Prolog : Selain bertukar pikiran dan kisah, saya dan Om
Chairul kerap bertukar bacaan atau tontonan sekedar untuk bahan obrolan dan
juga refreshing. Biasanya sepulang ia bertugas sebagai dosen, mengajak
mahasiswanya untuk bergabung makan siang denganku. Sudah berpekan-pekan lamanya
kesempatan itu hilang. Kalo Om bilang : "shinta itu selalu sibuk, om nya
datang saja kadang dicuekin..."hahaha. Untuk menebus kesalahan itu, maka
kutawari untuk bertukar tontonan. Aku tawari film-film pemenang Oscar kemarin, kayak "Argo"; "Life
of Pie"; dan "Lincoln".
Tak ketinggalan kutawari juga film india yang dalam beberapa pekan ini aku
tonton juga.hehe. Sebagai barter, entah dapat dari mana Om ku memberikan
koleksi film-filmnya. Tentu saja koleksi beliau tidak lebih banyak
dariku.hahaha. Akhirnya, kucopy lah film "Muhammad AlFatih" dan
"Front of The Class". Judul yang kedua cukup membuat saya tercenung
dan bahkan hampir meneteskan air mata. Setelah dua pekan yang lalu larut dalam
emosi film bollywood, sore itu saya meleleh dalam film yang berdasarkan dari
sebuah buku dan juga kisah nyata. Front of The Class termasuk film lama.

Materi yang Disediakan -
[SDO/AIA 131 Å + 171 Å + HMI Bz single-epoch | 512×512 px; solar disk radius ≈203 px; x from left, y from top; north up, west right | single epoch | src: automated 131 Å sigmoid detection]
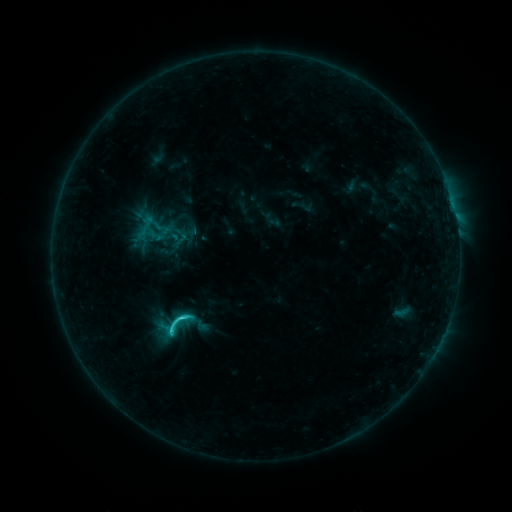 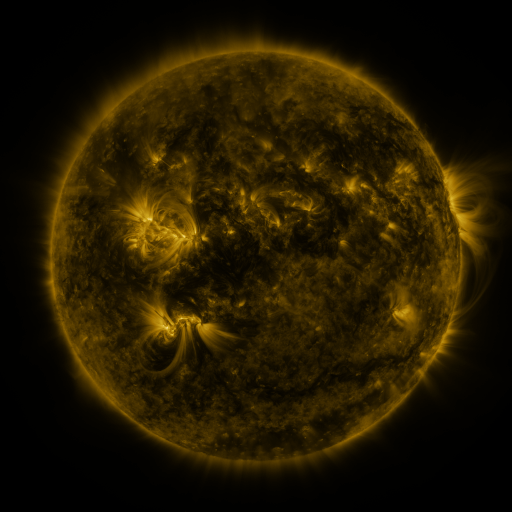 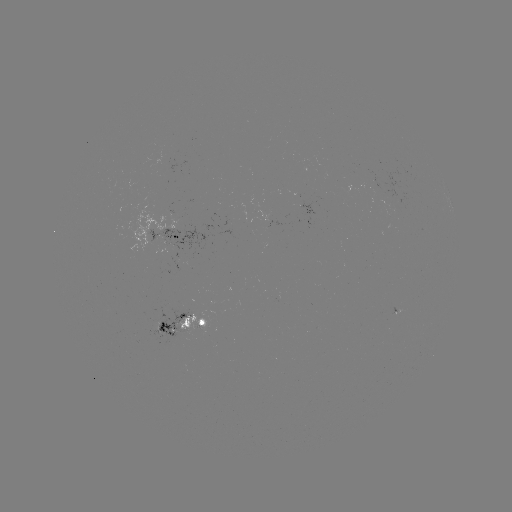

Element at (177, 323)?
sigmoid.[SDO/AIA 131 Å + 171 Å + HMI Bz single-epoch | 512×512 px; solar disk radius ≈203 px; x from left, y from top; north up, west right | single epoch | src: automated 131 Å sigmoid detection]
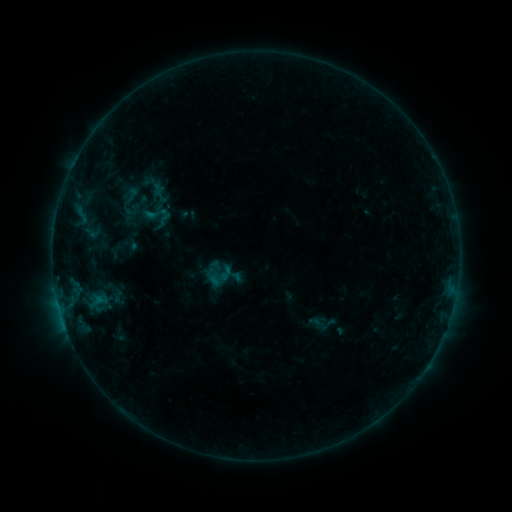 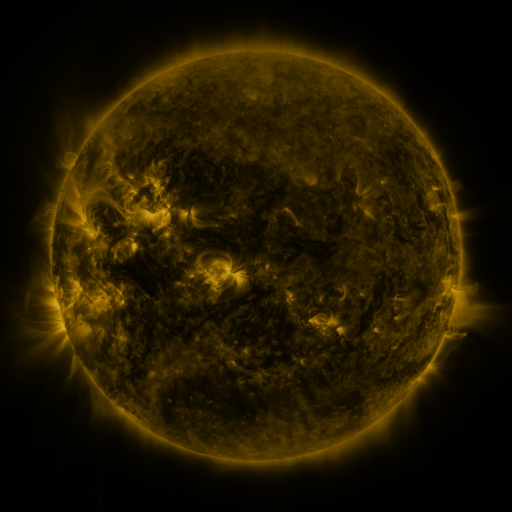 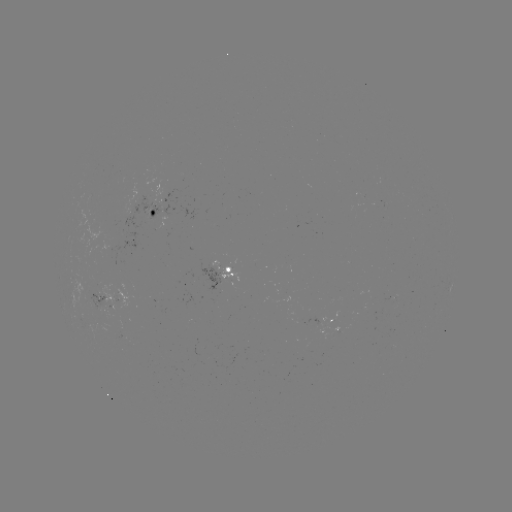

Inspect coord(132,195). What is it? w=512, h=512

Persyaratan 1 - Menurut kutipan halaman, apa pekerjaan Om Chairul?
Persyaratan 2 - Sunting bagian kutipan halaman dari "Tak ketinggalan kutawari" sampai "termasuk film lama.", dengan "sore itu" diganti menjadi "malam itu".

Jawaban Tugas 1 - Dosen.

Jawaban Tugas 2 -
Tak ketinggalan kutawari juga film india yang dalam beberapa pekan ini aku
tonton juga.hehe. Sebagai barter, entah dapat dari mana Om ku memberikan
koleksi film-filmnya. Tentu saja koleksi beliau tidak lebih banyak
dariku.hahaha. Akhirnya, kucopy lah film "Muhammad AlFatih" dan
"Front of The Class". Judul yang kedua cukup membuat saya tercenung
dan bahkan hampir meneteskan air mata. Setelah dua pekan yang lalu larut dalam
emosi film bollywood, malam itu saya meleleh dalam film yang berdasarkan dari
sebuah buku dan juga kisah nyata. Front of The Class termasuk film lama.